- **Written instruction**:
Translate this sentence from the passage on the rise of atheist groups into Spanish: "In the past few years, groups affiliated with American Atheists have taken root in Walnut Creek, Berkeley, San Francisco, Davis and Silicon Valley."

- **Passage**:
>>>

Nor is the trailblazing success of these books only a matter of publishers’ sales figures, with no effect on the wider world. On the contrary, to judge by recent local headlines, atheist groups are springing up like wildflowers after rain. From a recent news article, Atheism no longer a ‘dirty word’:
When Richard Golden put the word out that he was starting a group for atheists in Walnut Creek, about a dozen people showed up.
Two years later, 80 are dues-paying members and several more drop in on twice-monthly meetings to chew on everything from particle physics to court cases.
Horrified by escalating religious violence and alarmed by the Bush administration’s “faith-based initiatives,” which make government money available to religious organizations, atheists are coming out of the closet — and organizing.
“Local groups are springing up all over the place,” said Ellen Johnson, president of American Atheists. Active groups have grown by about 90 percent over the past six years, she said.
In the past few years, groups affiliated with American Atheists have taken root in Walnut Creek, Berkeley, San Francisco, Davis and Silicon Valley. East Bay Atheists has grown to more than 300 members.
California membership in the Freedom From Religion Foundation, a group of atheists and agnostics that monitors the separation of church and state, increased from 900 to 1,200 in one year. Nationally, it grew from 5,000 in 2004 to 6,400 members by the beginning of 2006, said co-founder Annie Laurie Gaylor.
The question might be asked: Do pieces of good news like this represent a comparative increase in atheism? Are our numbers and organization growing as compared to the rest of society, or is it simply the case that people in general are becoming more politically active, and every group is growing equally?
To judge by another recent story, Evangelicals Fear the Loss of Their Teenagers, the answer is that the former is the case.
Despite their packed megachurches, their political clout and their increasing visibility on the national stage, evangelical Christian leaders are warning one another that their teenagers are abandoning the faith in droves.
At an unusual series of leadership meetings in 44 cities this fall, more than 6,000 pastors are hearing dire forecasts from some of the biggest names in the conservative evangelical movement.
Their alarm has been stoked by a highly suspect claim that if current trends continue, only 4 percent of teenagers will be “Bible-believing Christians” as adults. That would be a sharp decline compared with 35 percent of the current generation of baby boomers, and before that, 65 percent of the World War II generation.

<<<

- **Information supplied**:
>>>

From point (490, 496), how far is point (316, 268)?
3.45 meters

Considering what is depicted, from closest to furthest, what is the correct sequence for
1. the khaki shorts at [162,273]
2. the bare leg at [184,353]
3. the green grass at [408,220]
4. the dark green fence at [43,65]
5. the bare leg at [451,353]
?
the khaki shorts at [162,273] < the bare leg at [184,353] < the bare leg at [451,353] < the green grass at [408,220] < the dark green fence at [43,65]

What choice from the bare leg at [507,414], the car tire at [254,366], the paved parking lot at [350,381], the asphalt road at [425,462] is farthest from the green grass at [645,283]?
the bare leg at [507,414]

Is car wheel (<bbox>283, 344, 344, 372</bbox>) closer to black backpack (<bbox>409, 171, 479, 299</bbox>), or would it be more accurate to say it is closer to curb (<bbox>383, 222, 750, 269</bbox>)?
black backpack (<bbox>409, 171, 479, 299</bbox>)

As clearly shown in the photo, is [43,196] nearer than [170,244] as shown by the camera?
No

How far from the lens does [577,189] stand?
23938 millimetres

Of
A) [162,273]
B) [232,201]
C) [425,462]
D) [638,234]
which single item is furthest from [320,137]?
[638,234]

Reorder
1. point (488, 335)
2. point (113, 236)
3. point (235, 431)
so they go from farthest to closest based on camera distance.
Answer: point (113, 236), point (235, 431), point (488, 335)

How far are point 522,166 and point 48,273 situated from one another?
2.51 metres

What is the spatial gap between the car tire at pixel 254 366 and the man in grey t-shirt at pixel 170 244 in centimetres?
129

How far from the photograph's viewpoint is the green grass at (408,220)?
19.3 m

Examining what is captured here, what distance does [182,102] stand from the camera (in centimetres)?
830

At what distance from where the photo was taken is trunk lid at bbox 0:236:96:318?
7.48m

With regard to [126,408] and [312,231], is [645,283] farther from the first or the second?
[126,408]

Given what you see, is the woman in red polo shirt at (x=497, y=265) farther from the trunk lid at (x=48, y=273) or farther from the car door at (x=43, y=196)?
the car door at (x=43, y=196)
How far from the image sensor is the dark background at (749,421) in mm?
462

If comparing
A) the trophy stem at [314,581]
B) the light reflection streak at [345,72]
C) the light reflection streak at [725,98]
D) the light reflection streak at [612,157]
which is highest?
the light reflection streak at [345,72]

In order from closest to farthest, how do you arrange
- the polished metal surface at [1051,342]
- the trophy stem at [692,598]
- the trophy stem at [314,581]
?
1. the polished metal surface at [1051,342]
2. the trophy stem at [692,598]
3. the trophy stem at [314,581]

<<<

- **Answer to the task**:
En los últimos años, grupos afiliados a American Atheists han echado raíces en Walnut Creek, Berkeley, San Francisco, Davis y Silicon Valley.